Interestingly, there appears to be an interaction between sex and family history, with family history of AF having a greater effect in women than in men in the context of risk of recurrent hospitalization for AF. This suggests that familial and possibly genetic factors might be relatively more important in women than in men regarding recurrent risk of hospitalization for LAF. In individuals without family history of AF, male sex was a risk factor for recurrent LAF. This is opposite to a study that found female sex to be associated with recurrence of AF . However, the patients in that study were older and had cardiovascular comorbidities, which may explain the divergent results. We also investigated whether family history of AF is a risk factor for a third recurrent LAF hospitalization. No such association was found. This may be due to that having a personal history of two or more AF is a strong risk factor in itself for recurrent AF .
The present study has a number of strengths. These include complete nationwide coverage in a country with high medical standards and medical diagnosis of patients by specialists during examinations in hospitals. In addition, the results were not affected by recall bias because both the probands and cases were medically diagnosed. Importantly, the Multigeneration Register is a validated source that has been proved to be reliable in the study of many familial diseases [33–37].
In order to exclude cardiovascular confounders we excluded all LAF patients who developed CVD during the 10 year follow up period after first LAF hospitalization (Table 2, model 1G). The HR for recurrent LAF hospitalization was similar, which suggests that the results are not confounded by other CVD outcomes during follow up.
The present study has also a number of limitations. The most important limitation is that we do not know whether recurrent LAF hospitalization is due to a new episode of paroxysmal AF or to the same persistent episode of AF. Thus, the results could reflect an increased risk of recurrent paroxysmal AF or symptomatic persistent AF in familial cases.

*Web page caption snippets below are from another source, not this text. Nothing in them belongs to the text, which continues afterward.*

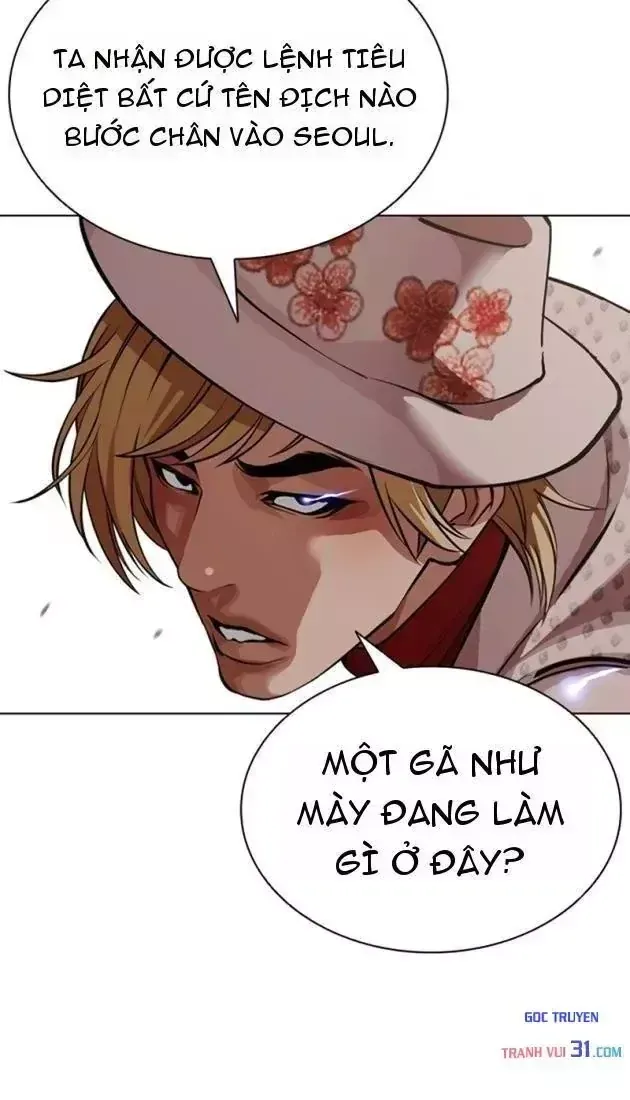 Chapter 623 - Trang 139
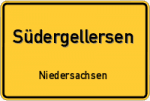 Südergellersen – Niedersachsen – Breitband Ausbau – Internet Verfügbarkeit (DSL, VDSL, Glasfaser, Kabel, Mobilfunk)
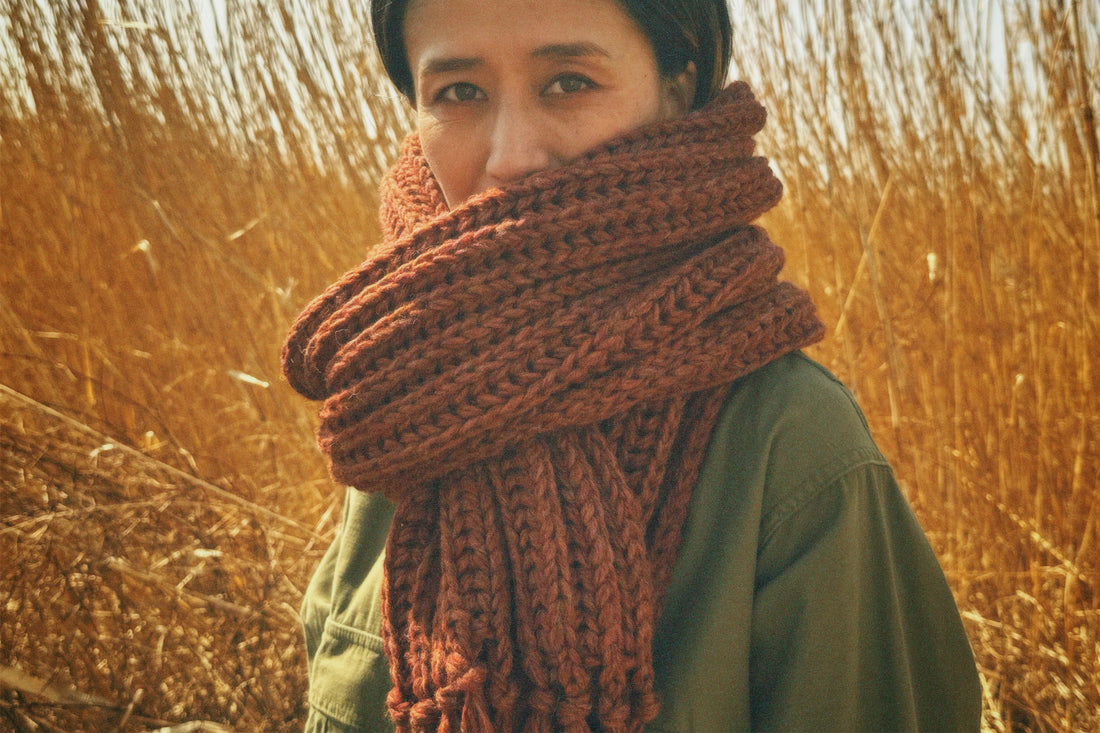 Cover Alls (NOWOS)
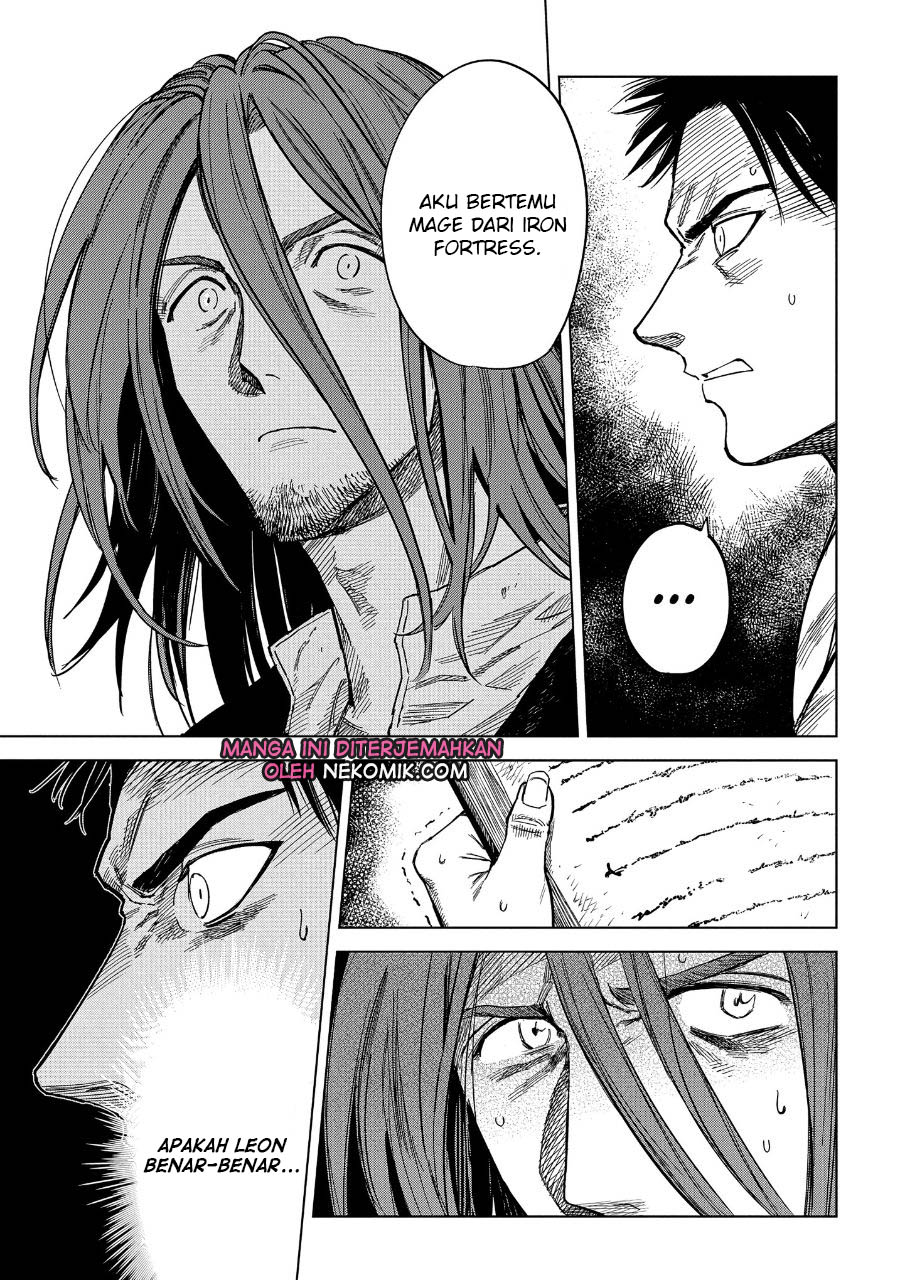Chapter 7 - halaman 11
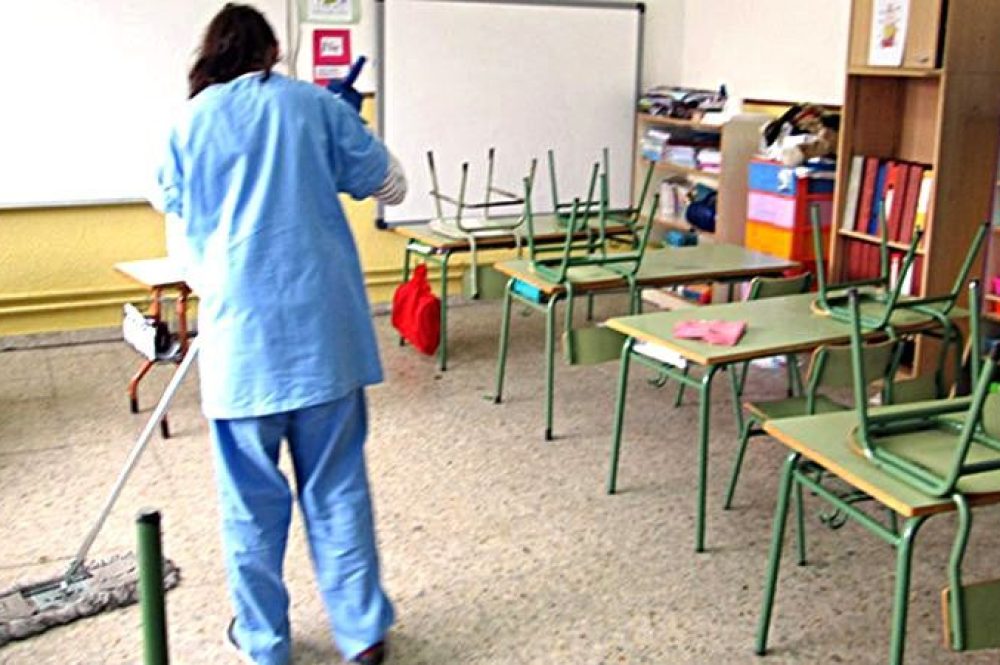 f800x450-103996_155442_5050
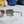 Prada Sunglasses 11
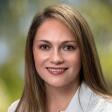 Photo: Dr. Olga Rose, MD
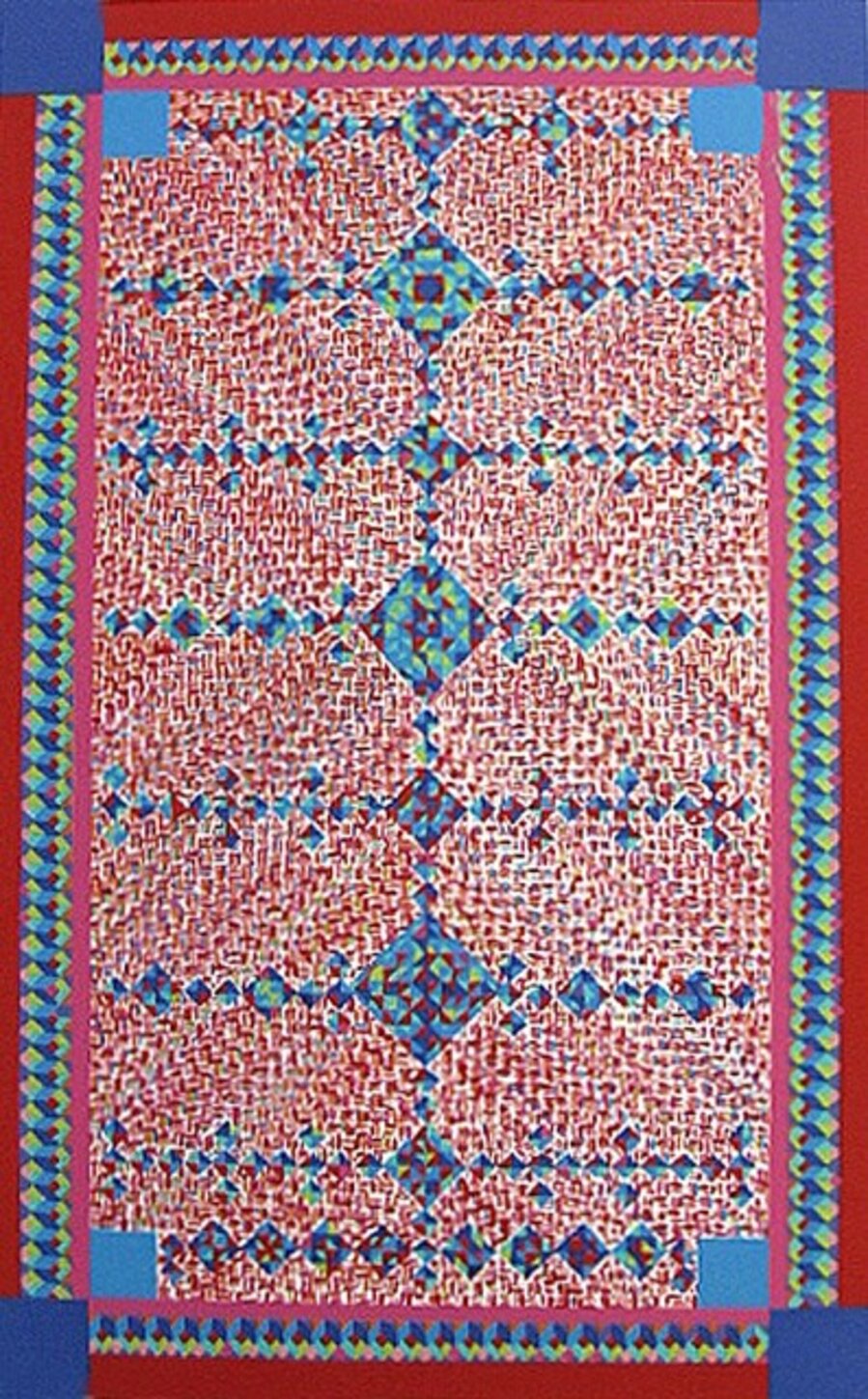Hejaz II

The increased risk for recurrent hospitalization persisted during the whole follow up period (10 years after first hospitalization), which suggests that our results mainly reflect an increased risk of recurrent paroxysmal AF. Early recurrence could sometimes be due to admittance for elective cardioversion of persistent AF after at least three weeks of treatment with anticoagulation. However, normally elective cardioversion is performed in outpatients.
Longitudinal registers are subject to missing data before the date the register started. The Swedish Hospital Discharge Register only contains complete data for the period since 1987. However, such losses would be similar for both cases and controls and would not affect the estimates of familial aggregation (i.e. the HR). This is most likely a source of non-differential bias regarding familial risk estimates.
Another potential limitation is that we do not have access to the methods used for objective diagnosis. However, the Swedish Hospital Discharge Register has high validity, especially for cardiovascular disorders such as AF (97%), stroke and myocardial infarction (approximately 95%) [37, 38]. However, hypertension is not specifically validated and it is possible that the prevalence of this diagnoses is underestimated. It is therefore possible that some non-LAF cases have been included in the LAF group. This may have underestimated the familial recurrence of LAF, due to dilution of LAF cases with non-LAF cases.
While not all patients may seek help for AF, affordability of healthcare is probably not a selective factor in Sweden because of equal access to primary and hospital care. However, the likelihood of seeking medical advice might be of importance. It is possible that patients with familial LAF might have a higher AF awareness and possibly have a lower threshold for seeking health care. Thus, familial non-genetic factors might also be of importance.